KILAUEA MILITARY CAMP, Hawaii (Sept. 10, 2012) -- High school students from several Pacific region garrisons gathered, here, recently, for an annual Pacific Youth Leadership Forum.

The theme for this year's forum was "Renewable Energy-The Power of Youth."

The purpose of the forum was to connect teens from different backgrounds, discuss teen issues, provide leadership opportunities and help them develop their personal skills.

Teens from garrisons in Alaska, Hawaii, Japan, Kwajalein and Korea attended.

The forum was open to teens, ages 14-17, who demonstrated good character and behavior and who were active participants in their garrison's Youth Program.

Nearly 30 teens attended this year's forum.

Mark Ryales, youth program specialist for Installation Management Command-Pacific Region, said issues identification sessions are the prime reason the region brings teens together.

"It starts at the garrisons," Ryales explained. "Garrison youth councils determine three issues from each of their garrisons and then bring them to the Region Youth Leadership Forum. The forum discusses the issues and determines which are the top five in the Pacific Region; the others go back to the garrisons for resolution."

During their time in Hawaii, the teens performed a technology project and a service learning project.
The technology project focused on renewable and sustainable energy projects. Teens visited the Pakini Nui wind farms on South Point to learn about wind-generated electricity. They also learned about ocean thermal energy conversion, a process that uses differences in seawater temperature to generate electricity.

To cap their technology experience, the teens built a wind turbine and used it to power a water pump.

"The kids designed them; whoever pumped the most water in 60 seconds won," Ryales said.

The service learning project took place in Hilo where 29 teens joined volunteers from the Hilo Habitat for Humanity for a morning of hard work under a brilliant blue sky and blazing sun.

Steven Colon, a high school junior from Schofield Barracks, Oahu, came to the forum to develop his leadership skills and to give back to the community. He discovered another benefit to the forum: meeting new people and making new friends.

"I'm kind of shy and stuck with my group at first, but then I got to know the other kids, and they were similar to me," Colon said. "They have the same issues and are not so different. I don't want to leave. We've only known each other a few days, but I feel like I've known them my entire life."
Halley Hine from Aliamanu Military Reservation, Oahu, said 2012 is the first time she's attended a Youth Leadership Forum. Like her fellow teens, she shares a desire to make a difference in her community.

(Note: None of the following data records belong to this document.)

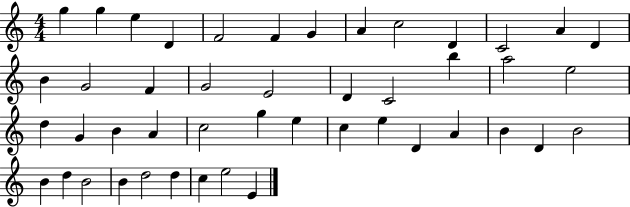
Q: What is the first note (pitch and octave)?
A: G5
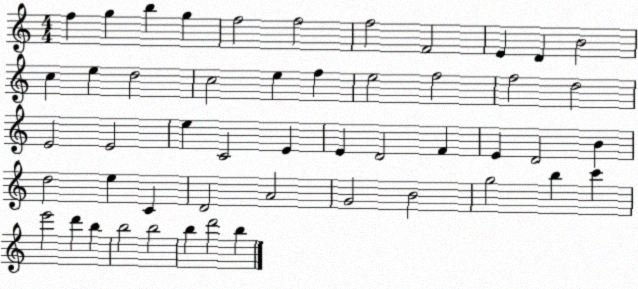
X:1
T:Untitled
M:4/4
L:1/4
K:C
f g b g f2 f2 f2 F2 E D B2 c e d2 c2 e f e2 f2 f2 d2 E2 E2 e C2 E E D2 F E D2 B d2 e C D2 A2 G2 B2 g2 b c' e'2 d' b b2 b2 b d'2 b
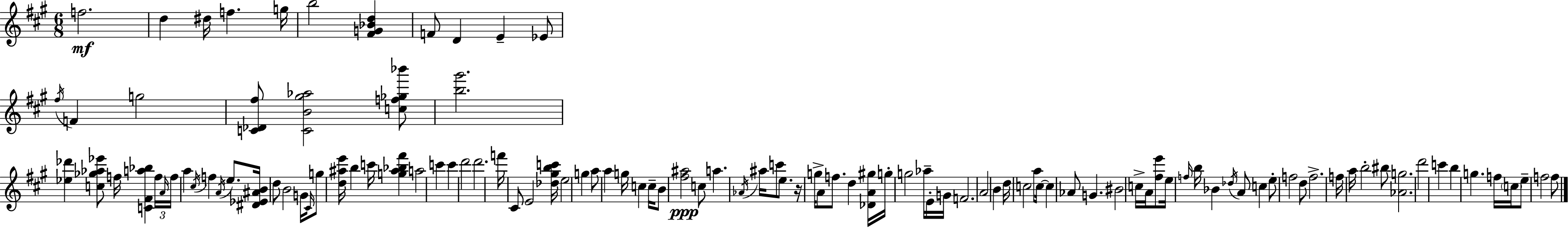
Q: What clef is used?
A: treble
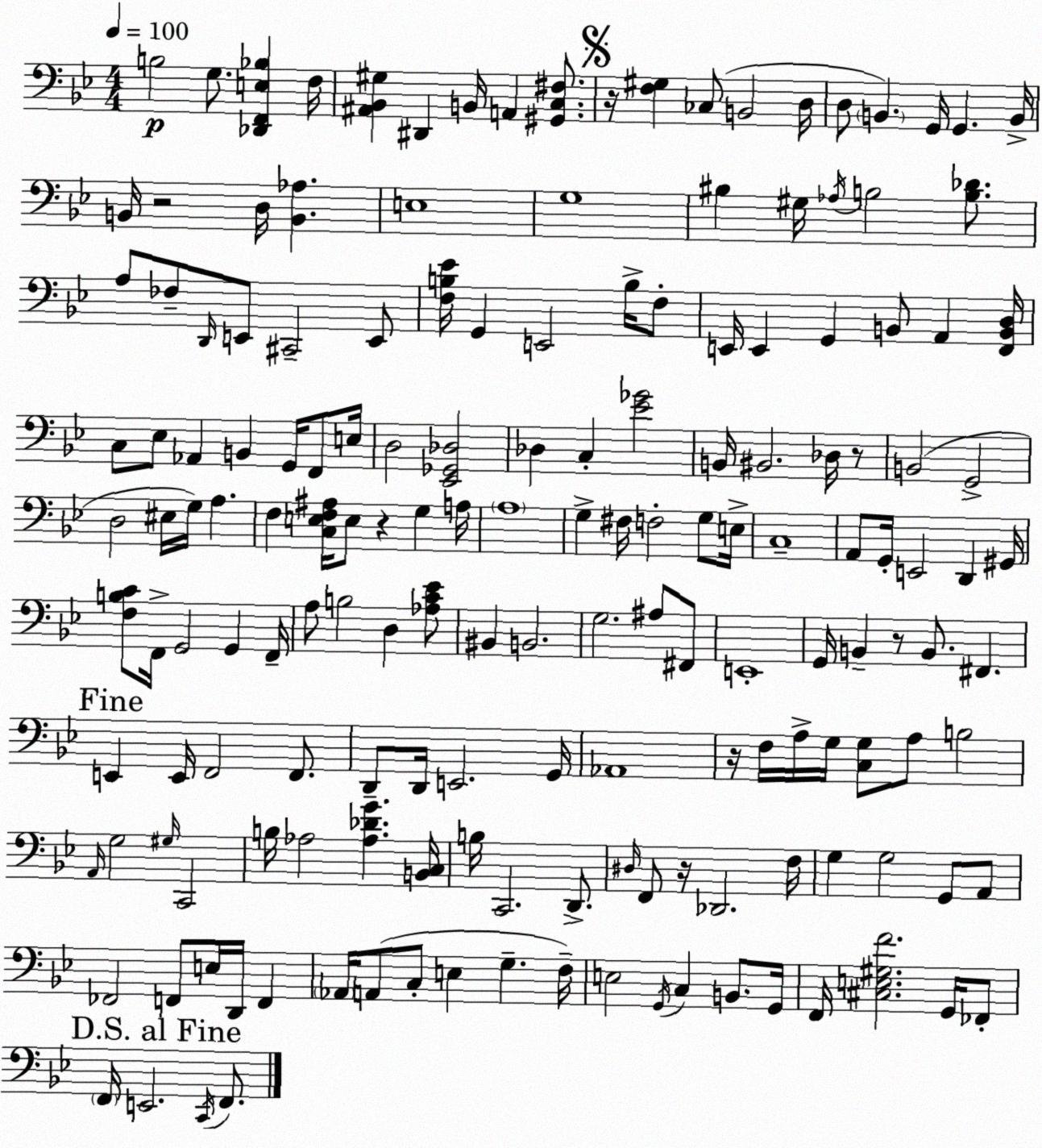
X:1
T:Untitled
M:4/4
L:1/4
K:Bb
B,2 G,/2 [_D,,F,,E,_B,] F,/4 [^A,,_B,,^G,] ^D,, B,,/4 A,, [^G,,C,^F,]/2 z/4 [F,^G,] _C,/2 B,,2 D,/4 D,/2 B,, G,,/4 G,, B,,/4 B,,/4 z2 D,/4 [B,,_A,] E,4 G,4 ^B, ^G,/4 _A,/4 B,2 [B,_D]/2 A,/2 _F,/2 D,,/4 E,,/2 ^C,,2 E,,/2 [F,B,_E]/4 G,, E,,2 B,/4 F,/2 E,,/4 E,, G,, B,,/2 A,, [F,,B,,D,]/4 C,/2 _E,/2 _A,, B,, G,,/4 F,,/2 E,/4 D,2 [_E,,_G,,_D,]2 _D, C, [_E_G]2 B,,/4 ^B,,2 _D,/4 z/2 B,,2 G,,2 D,2 ^E,/4 G,/4 A, F, [C,E,F,^A,]/4 E,/2 z G, A,/4 A,4 G, ^F,/4 F,2 G,/2 E,/4 C,4 A,,/2 G,,/4 E,,2 D,, ^G,,/4 [F,B,C]/2 F,,/4 G,,2 G,, F,,/4 A,/2 B,2 D, [_A,C_E]/2 ^B,, B,,2 G,2 ^A,/2 ^F,,/2 E,,4 G,,/4 B,, z/2 B,,/2 ^F,, E,, E,,/4 F,,2 F,,/2 D,,/2 D,,/4 E,,2 G,,/4 _A,,4 z/4 F,/4 A,/4 G,/4 [C,G,]/2 A,/2 B,2 A,,/4 G,2 ^G,/4 C,,2 B,/4 _A,2 [_A,_DG] [B,,C,]/4 B,/4 C,,2 D,,/2 ^D,/4 F,,/2 z/4 _D,,2 F,/4 G, G,2 G,,/2 A,,/2 _F,,2 F,,/2 E,/4 D,,/4 F,, _A,,/4 A,,/2 C,/2 E, G, F,/4 E,2 G,,/4 C, B,,/2 G,,/4 F,,/4 [^C,E,^G,F]2 G,,/4 _F,,/2 F,,/4 E,,2 C,,/4 F,,/2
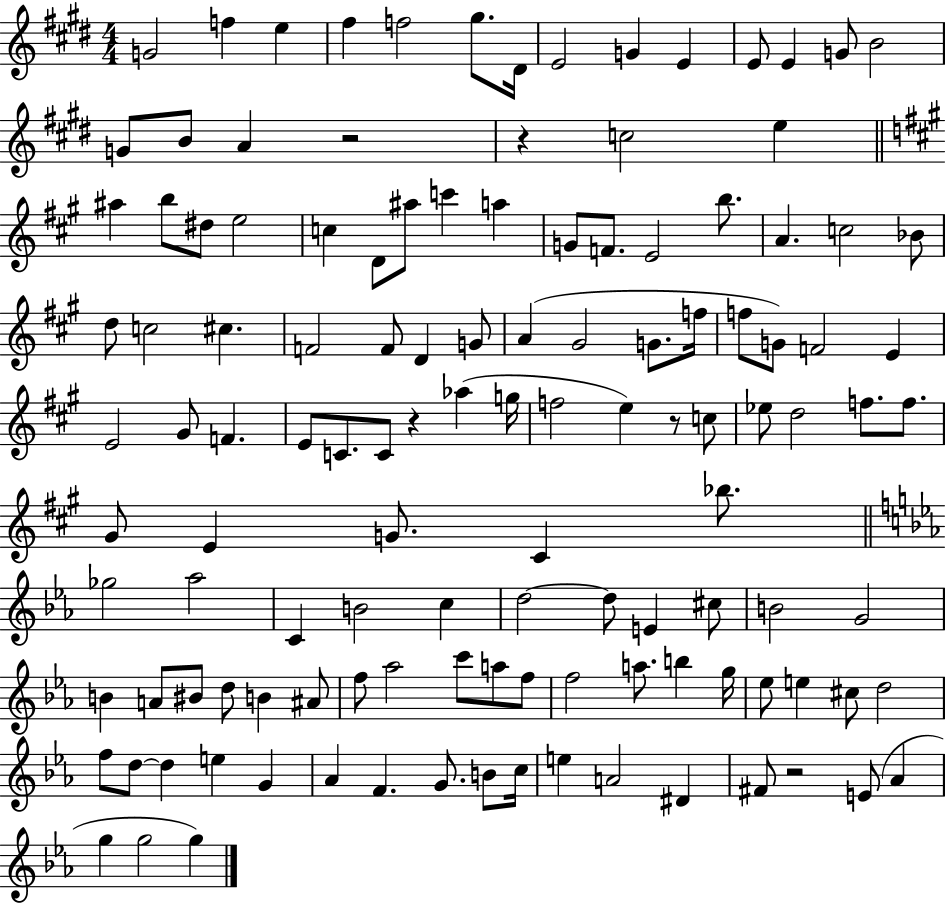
G4/h F5/q E5/q F#5/q F5/h G#5/e. D#4/s E4/h G4/q E4/q E4/e E4/q G4/e B4/h G4/e B4/e A4/q R/h R/q C5/h E5/q A#5/q B5/e D#5/e E5/h C5/q D4/e A#5/e C6/q A5/q G4/e F4/e. E4/h B5/e. A4/q. C5/h Bb4/e D5/e C5/h C#5/q. F4/h F4/e D4/q G4/e A4/q G#4/h G4/e. F5/s F5/e G4/e F4/h E4/q E4/h G#4/e F4/q. E4/e C4/e. C4/e R/q Ab5/q G5/s F5/h E5/q R/e C5/e Eb5/e D5/h F5/e. F5/e. G#4/e E4/q G4/e. C#4/q Bb5/e. Gb5/h Ab5/h C4/q B4/h C5/q D5/h D5/e E4/q C#5/e B4/h G4/h B4/q A4/e BIS4/e D5/e B4/q A#4/e F5/e Ab5/h C6/e A5/e F5/e F5/h A5/e. B5/q G5/s Eb5/e E5/q C#5/e D5/h F5/e D5/e D5/q E5/q G4/q Ab4/q F4/q. G4/e. B4/e C5/s E5/q A4/h D#4/q F#4/e R/h E4/e Ab4/q G5/q G5/h G5/q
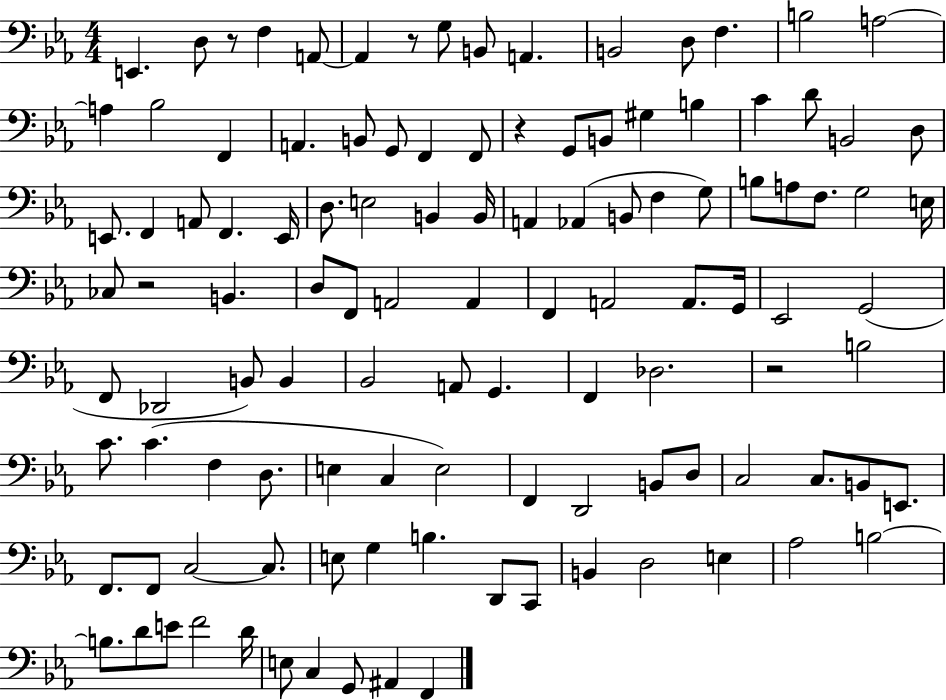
{
  \clef bass
  \numericTimeSignature
  \time 4/4
  \key ees \major
  e,4. d8 r8 f4 a,8~~ | a,4 r8 g8 b,8 a,4. | b,2 d8 f4. | b2 a2~~ | \break a4 bes2 f,4 | a,4. b,8 g,8 f,4 f,8 | r4 g,8 b,8 gis4 b4 | c'4 d'8 b,2 d8 | \break e,8. f,4 a,8 f,4. e,16 | d8. e2 b,4 b,16 | a,4 aes,4( b,8 f4 g8) | b8 a8 f8. g2 e16 | \break ces8 r2 b,4. | d8 f,8 a,2 a,4 | f,4 a,2 a,8. g,16 | ees,2 g,2( | \break f,8 des,2 b,8) b,4 | bes,2 a,8 g,4. | f,4 des2. | r2 b2 | \break c'8. c'4.( f4 d8. | e4 c4 e2) | f,4 d,2 b,8 d8 | c2 c8. b,8 e,8. | \break f,8. f,8 c2~~ c8. | e8 g4 b4. d,8 c,8 | b,4 d2 e4 | aes2 b2~~ | \break b8. d'8 e'8 f'2 d'16 | e8 c4 g,8 ais,4 f,4 | \bar "|."
}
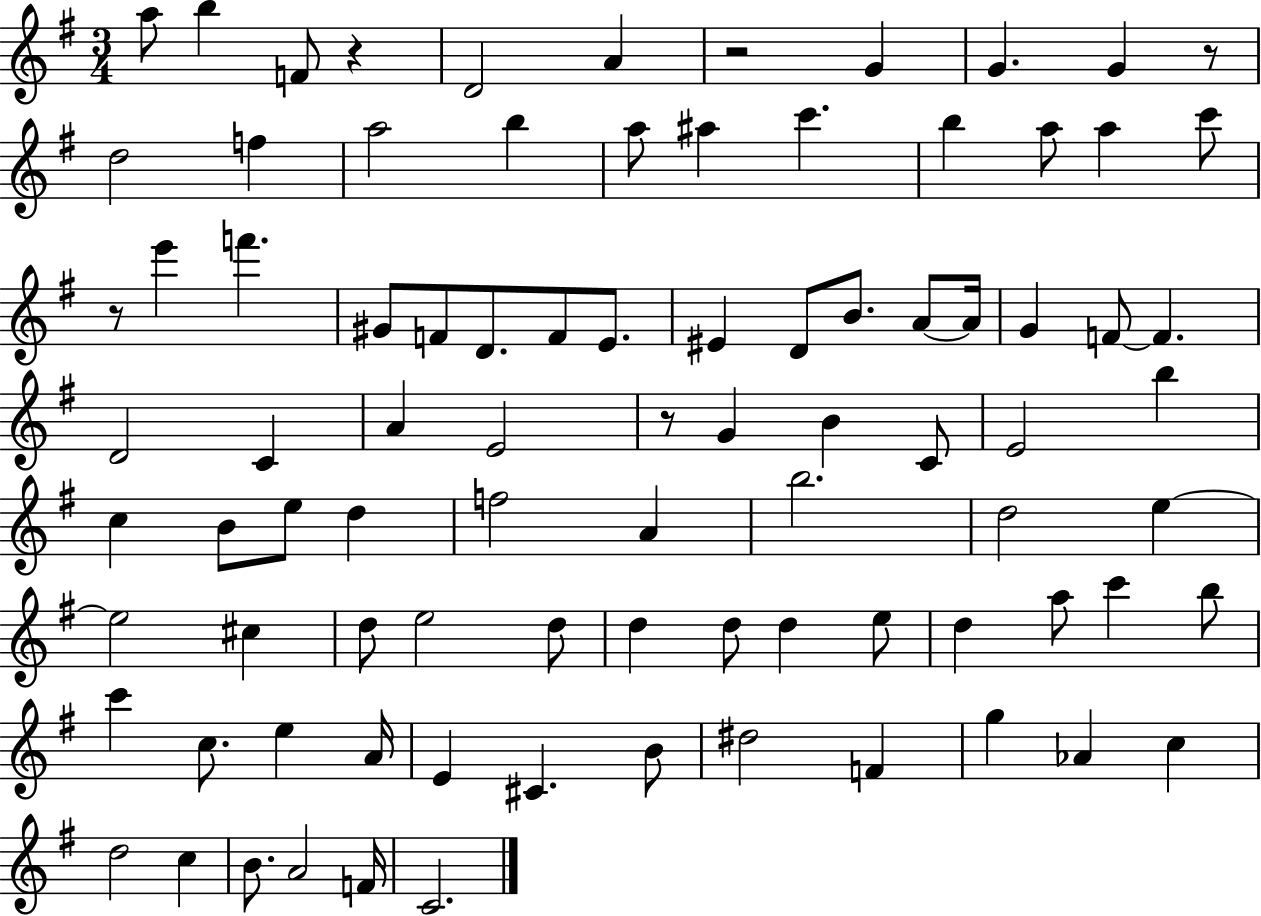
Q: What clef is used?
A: treble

"I saw this as a way to do it," Hine said, adding that she also learned the value of teamwork.

"I got what it means to work as a team, to work with others," she said. "I have a lot in common with the other kids. This has been a wonderful experience."

After the forum adjourned, Ryales reflected on it and the teens who participated.

"This is collectively the strongest group of leaders I've seen in 11 years; these kids earned the opportunity to come to Hawaii," he said. "(This) was a great location for our technology and service learning project."